European Technical Advisers recordsThe European Technical Advisers was a private American advisory organization created in the spring and summer of 1919 by Herbert Hoover, head of the American Relief Administration, in response to concerns that post-peace treaty demobilization of the Central European network of military advisers would leave a serious vacuum in the coordination of highly-complicated economic and technical functions. Technological novelty, governmental disorganization and international antagonisms, as well as wartime disruption of industrial infrastructures, were major problems threatening the rapid re-establishment of economic stability in the area.
Mr. Hoover suggested the establishment of a consulting organization in each country, supported by the funds of the respective governments (usually taken from reparations remittances). The technical advisers were agents of the countries in which they worked; however, their efforts were supported by offices in New York and Paris, staffed by American Relief Administration (A.R.A.) personnel, and supervised by a Board of Trustees. Mr. Hoover was the first Chairman of the Board, but upon his becoming Commerce Secretary in the Harding Administration, this function was divided between W.B. Poland and Edgar Rickard.
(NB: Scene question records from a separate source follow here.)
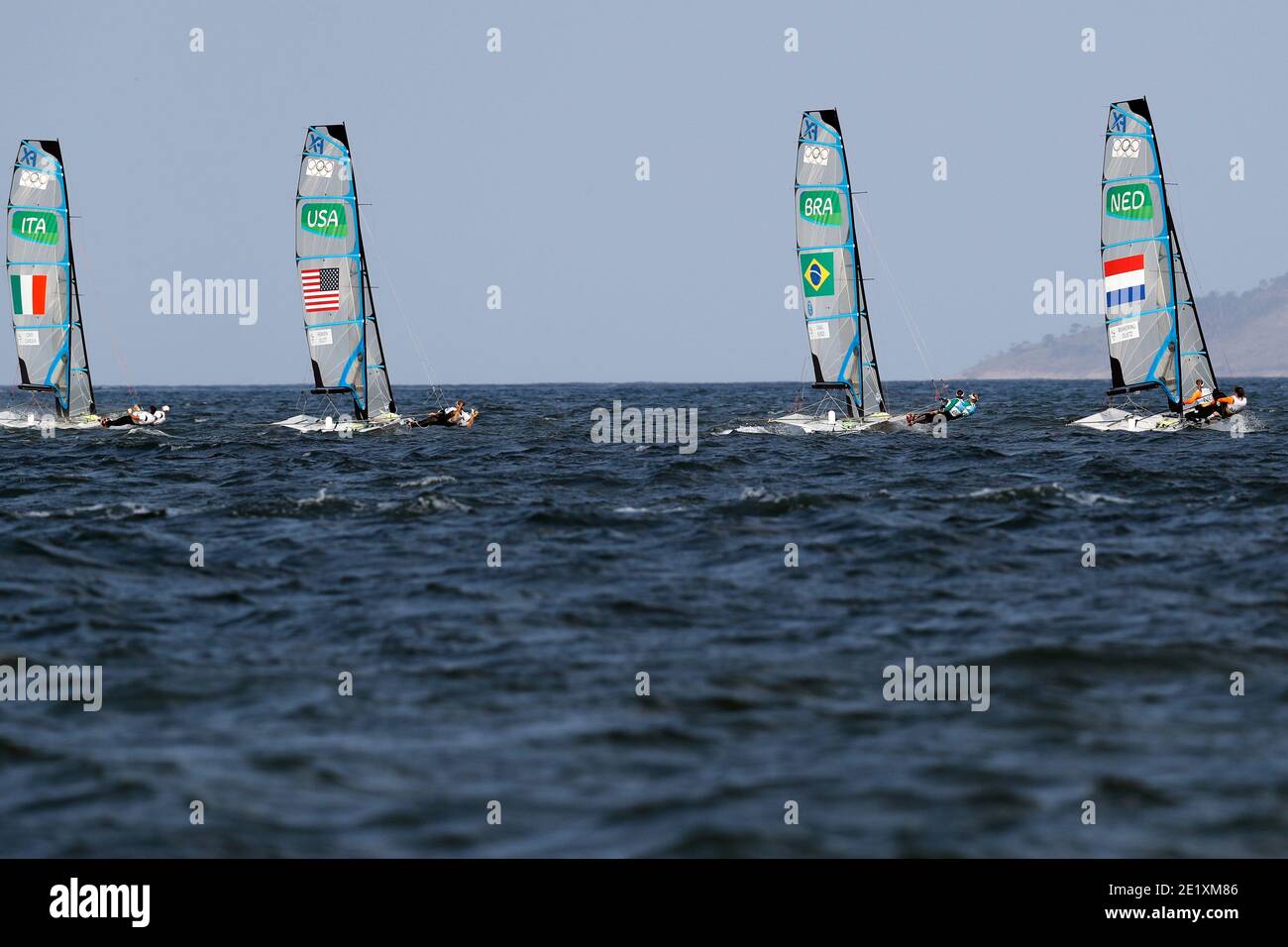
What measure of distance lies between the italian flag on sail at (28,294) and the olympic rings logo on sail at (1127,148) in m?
37.9

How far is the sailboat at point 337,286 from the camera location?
168 ft

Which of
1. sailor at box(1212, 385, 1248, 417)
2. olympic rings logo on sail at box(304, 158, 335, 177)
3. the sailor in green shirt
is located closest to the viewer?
sailor at box(1212, 385, 1248, 417)

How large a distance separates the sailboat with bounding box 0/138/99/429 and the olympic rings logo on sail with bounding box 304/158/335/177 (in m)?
10.3

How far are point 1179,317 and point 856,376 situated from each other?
10502 mm

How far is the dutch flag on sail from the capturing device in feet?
154

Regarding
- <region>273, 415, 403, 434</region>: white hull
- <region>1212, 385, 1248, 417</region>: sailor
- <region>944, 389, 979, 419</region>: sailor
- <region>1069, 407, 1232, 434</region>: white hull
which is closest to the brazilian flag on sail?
<region>944, 389, 979, 419</region>: sailor

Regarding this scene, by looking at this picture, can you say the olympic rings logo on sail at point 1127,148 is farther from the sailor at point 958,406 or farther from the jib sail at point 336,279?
the jib sail at point 336,279

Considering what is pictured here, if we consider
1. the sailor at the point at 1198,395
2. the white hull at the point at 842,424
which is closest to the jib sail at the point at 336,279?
the white hull at the point at 842,424

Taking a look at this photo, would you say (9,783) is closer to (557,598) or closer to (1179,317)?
(557,598)

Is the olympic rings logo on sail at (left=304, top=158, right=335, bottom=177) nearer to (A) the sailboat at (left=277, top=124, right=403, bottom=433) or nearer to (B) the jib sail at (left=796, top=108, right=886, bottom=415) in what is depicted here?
(A) the sailboat at (left=277, top=124, right=403, bottom=433)

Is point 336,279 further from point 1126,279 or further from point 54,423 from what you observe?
point 1126,279

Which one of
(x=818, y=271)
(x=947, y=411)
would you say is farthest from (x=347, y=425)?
(x=947, y=411)

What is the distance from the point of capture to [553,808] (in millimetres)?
10250

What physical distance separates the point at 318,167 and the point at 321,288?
418cm
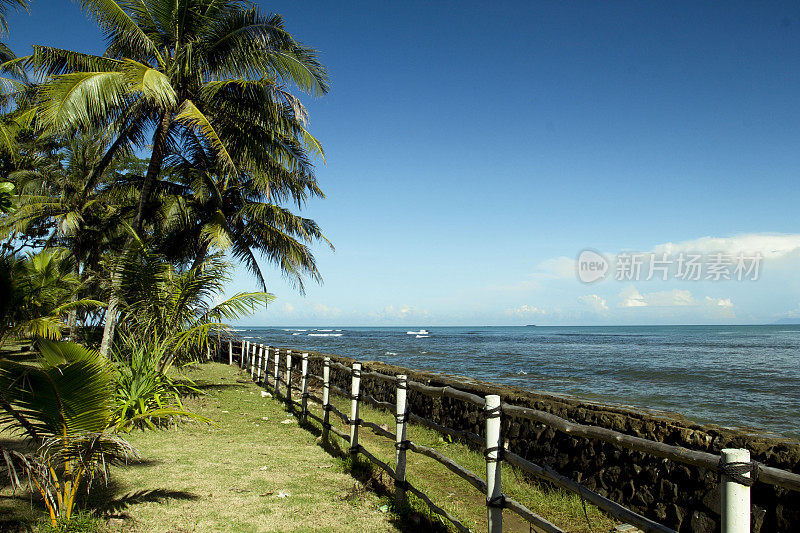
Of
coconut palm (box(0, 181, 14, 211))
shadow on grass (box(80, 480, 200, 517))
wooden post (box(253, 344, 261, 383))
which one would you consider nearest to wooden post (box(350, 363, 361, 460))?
shadow on grass (box(80, 480, 200, 517))

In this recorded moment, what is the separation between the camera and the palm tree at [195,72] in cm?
937

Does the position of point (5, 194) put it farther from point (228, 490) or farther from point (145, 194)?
point (145, 194)

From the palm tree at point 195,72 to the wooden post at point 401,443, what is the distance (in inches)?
251

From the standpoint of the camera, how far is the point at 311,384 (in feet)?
48.4

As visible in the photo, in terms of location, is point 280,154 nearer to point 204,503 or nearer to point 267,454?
point 267,454

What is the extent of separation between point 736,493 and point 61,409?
12.5 ft

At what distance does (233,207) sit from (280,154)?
464 centimetres

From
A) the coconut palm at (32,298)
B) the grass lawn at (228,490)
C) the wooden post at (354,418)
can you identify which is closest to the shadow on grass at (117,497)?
the grass lawn at (228,490)

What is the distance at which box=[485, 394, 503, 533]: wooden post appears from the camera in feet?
12.0

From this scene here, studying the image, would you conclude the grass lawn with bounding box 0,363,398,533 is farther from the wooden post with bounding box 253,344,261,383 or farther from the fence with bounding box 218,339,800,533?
the wooden post with bounding box 253,344,261,383

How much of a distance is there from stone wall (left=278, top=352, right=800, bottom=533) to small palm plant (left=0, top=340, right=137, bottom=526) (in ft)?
14.8

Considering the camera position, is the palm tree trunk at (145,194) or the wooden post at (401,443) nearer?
the wooden post at (401,443)

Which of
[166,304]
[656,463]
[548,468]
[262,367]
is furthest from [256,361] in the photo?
[548,468]

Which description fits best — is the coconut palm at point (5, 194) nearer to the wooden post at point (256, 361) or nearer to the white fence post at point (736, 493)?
the white fence post at point (736, 493)
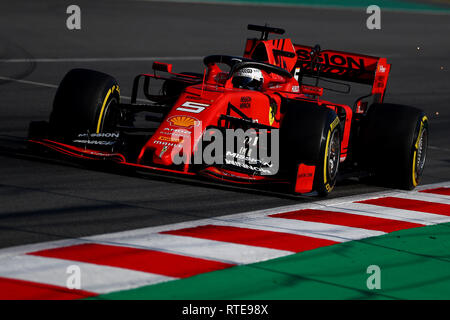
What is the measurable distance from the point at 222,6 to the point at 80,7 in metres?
5.97

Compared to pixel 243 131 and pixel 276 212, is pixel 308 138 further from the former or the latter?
pixel 276 212

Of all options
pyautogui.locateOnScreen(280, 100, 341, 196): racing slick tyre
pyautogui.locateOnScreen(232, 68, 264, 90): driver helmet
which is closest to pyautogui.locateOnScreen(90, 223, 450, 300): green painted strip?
pyautogui.locateOnScreen(280, 100, 341, 196): racing slick tyre

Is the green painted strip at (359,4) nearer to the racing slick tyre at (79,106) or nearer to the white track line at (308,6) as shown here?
the white track line at (308,6)

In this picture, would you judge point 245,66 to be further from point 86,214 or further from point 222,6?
point 222,6

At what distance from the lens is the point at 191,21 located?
1029 inches

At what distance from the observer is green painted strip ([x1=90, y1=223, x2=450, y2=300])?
18.5 feet

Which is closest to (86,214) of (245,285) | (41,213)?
(41,213)

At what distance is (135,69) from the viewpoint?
1783 cm

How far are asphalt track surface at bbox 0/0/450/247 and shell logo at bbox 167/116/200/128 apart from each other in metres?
0.62

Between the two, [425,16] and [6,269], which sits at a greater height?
[425,16]

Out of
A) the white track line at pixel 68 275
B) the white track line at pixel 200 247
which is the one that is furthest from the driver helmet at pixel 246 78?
the white track line at pixel 68 275

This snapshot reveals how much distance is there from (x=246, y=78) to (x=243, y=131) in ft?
3.45

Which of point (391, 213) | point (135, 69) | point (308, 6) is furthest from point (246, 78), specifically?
point (308, 6)

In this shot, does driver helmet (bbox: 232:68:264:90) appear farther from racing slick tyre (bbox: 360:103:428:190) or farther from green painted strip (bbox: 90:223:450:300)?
green painted strip (bbox: 90:223:450:300)
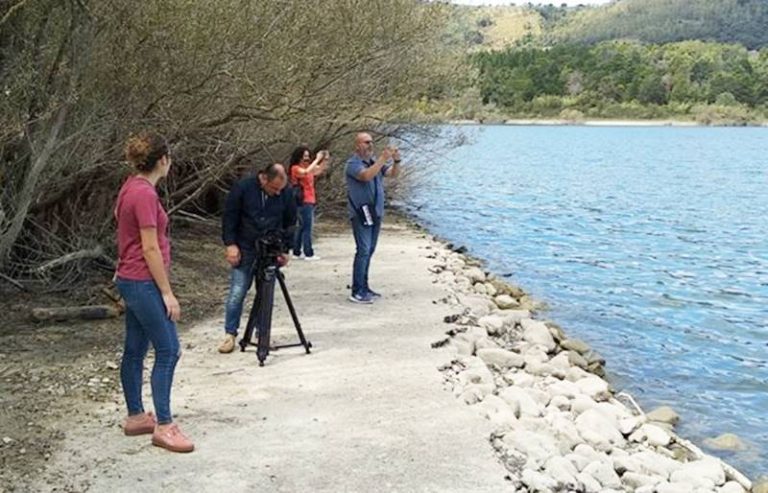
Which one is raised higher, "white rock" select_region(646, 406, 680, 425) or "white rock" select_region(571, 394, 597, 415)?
"white rock" select_region(571, 394, 597, 415)

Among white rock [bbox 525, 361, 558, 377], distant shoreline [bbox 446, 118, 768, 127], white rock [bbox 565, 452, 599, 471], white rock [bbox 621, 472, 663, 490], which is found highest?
white rock [bbox 565, 452, 599, 471]

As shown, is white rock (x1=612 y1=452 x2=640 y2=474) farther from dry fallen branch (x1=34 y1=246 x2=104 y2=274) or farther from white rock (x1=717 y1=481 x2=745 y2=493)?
dry fallen branch (x1=34 y1=246 x2=104 y2=274)

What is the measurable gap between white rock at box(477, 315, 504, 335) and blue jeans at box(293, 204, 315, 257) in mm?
3796

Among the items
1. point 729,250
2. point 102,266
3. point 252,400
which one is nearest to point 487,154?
point 729,250

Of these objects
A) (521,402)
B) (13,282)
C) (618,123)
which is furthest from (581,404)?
(618,123)

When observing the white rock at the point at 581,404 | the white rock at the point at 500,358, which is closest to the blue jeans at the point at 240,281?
the white rock at the point at 500,358

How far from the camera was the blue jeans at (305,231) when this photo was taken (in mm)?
14148

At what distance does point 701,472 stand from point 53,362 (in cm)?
567

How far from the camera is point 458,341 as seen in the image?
31.2ft

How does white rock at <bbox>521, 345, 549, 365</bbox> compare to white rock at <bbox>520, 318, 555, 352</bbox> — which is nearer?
white rock at <bbox>521, 345, 549, 365</bbox>

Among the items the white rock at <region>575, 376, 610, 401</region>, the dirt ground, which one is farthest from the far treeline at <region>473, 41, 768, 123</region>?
the white rock at <region>575, 376, 610, 401</region>

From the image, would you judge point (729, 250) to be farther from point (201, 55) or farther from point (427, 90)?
point (201, 55)

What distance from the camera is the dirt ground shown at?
629 centimetres

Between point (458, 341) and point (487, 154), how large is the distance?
55005mm
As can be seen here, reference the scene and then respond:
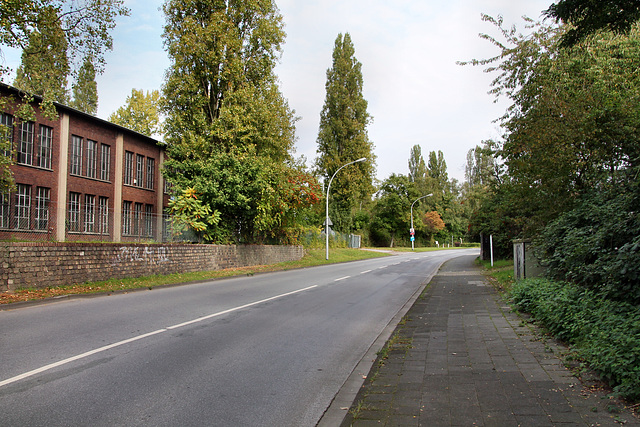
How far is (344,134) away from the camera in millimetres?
47875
Colonel James A. Logan, Jr. headed the Paris agency, which served as an important liasion between the technical advisers, the A.R.A., the Reparations Commission and other Allied authorities headquartered in Paris.
The technical advisers were primarily responsible for generating reports and recommendations, but they often served important executive functions as well, particularly in negotiating with other countries and in conferring with officials and businessmen. Theoretically, each mission had a technical adviser, a food adviser and a financial adviser; in actuality, the focus was on mining, manufacturing, transportation, and industry. Of prime importance was the condition of the railways: the technical advisers worked on problems relating to procurement of adequate rolling stock, transportation of food and fuel, incorporation of regional networks, and evaluation of tariffs, import and export licensing, rates, administrative organization, and schedules. The advisers also dealt with similar problems relating to the production and distribution of coal and oil, as well as other commodities (textiles, timber, sugar, grain); their coordinative efforts also greatly aided the A.R.A. in providing relief aid within these areas. After two years, sufficient progress had been made to allow the official termination of the missions in late 1921-early 1922.